I think I've played this game before. Through four years of undergrad.
posted by Durn Bronzefist at 8:14 AM on March 7, 2008 [2 favorites]


This is great!
I'm AWESOME at eating chips in front of anorexic people!
posted by stresstwig at 9:02 AM on March 7, 2008


The single control sounds a lot like Midnight Stranger. Without the boobies and rape, apparently.
posted by mkb at 9:23 AM on March 7, 2008


mkb typed "Without the boobies and rape, apparently."

It all depends how far you go with that confidence knob.
posted by roll truck roll at 9:36 AM on March 7, 2008


We are now bringing this new style of gaming to Flash-based advergames.

"Advergames?" No thanks...
posted by nzero at 10:15 AM on March 7, 2008


This looks a lot like what Time Traveler was trying to do. Except, you know, playable.

Wow, Time Traveller! I remember playing that once in the arcade. It was... poo. Shiny, faux-holographic, three dollars a play poo.
posted by FatherDagon at 10:45 AM on March 7, 2008


That looks incredible. Clearly too original to ever actually release. Perish the thought.

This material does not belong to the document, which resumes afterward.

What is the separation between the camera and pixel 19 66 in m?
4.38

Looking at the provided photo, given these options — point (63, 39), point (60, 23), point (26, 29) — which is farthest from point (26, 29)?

Thinking of arcades makes me sad. That used to be where I went to whip ass at Street Fighter. Now the entirety of the arcade business seems to be about leasing out Golden Tee machines.
posted by EatTheWeek at 2:31 PM on March 7, 2008


Taking another look at the demonstrational Flash game, it really comes just short of what I want this project to be. Using the extended chip-holding hand as a visual representation of the confidence threshold is very smart, and I hope that there are things like it in The Act. It's far more intuitive than almost any video game UI.

But solving the game doesn't really involve mastering the confidence threshold; it just involves figuring out the eat-three-chips trick. Hopefully, The Act is a little bit less binary. I'd like to see a game that involved being in just the right range of inputs at the right time, and maybe you wouldn't know whether you were in the right range until a few scenes later. If The Act has standard "solutions" for getting through each level, then it really is another Dragon's Lair knockoff, no matter what they say about it.
posted by roll truck roll at 3:12 PM on March 7, 2008


But solving the game doesn't really involve mastering the confidence threshold; it just involves figuring out the eat-three-chips trick.

Wait...what confidence threshold? I just ate three chips, she scooted closer, I gave her one and it was over (THAT'S WHAT SHE ETC).
posted by DU at 3:31 PM on March 7, 2008


Has a bit of that Dragon's Lair / LaserDisc game feel.
posted by BrotherCaine at 3:42 PM on March 7, 2008


I'm not understanding the focus on it being an arcade game. Why not release it for the PC, with a Kingston-style volume knob, or, you know, your mouse wheel?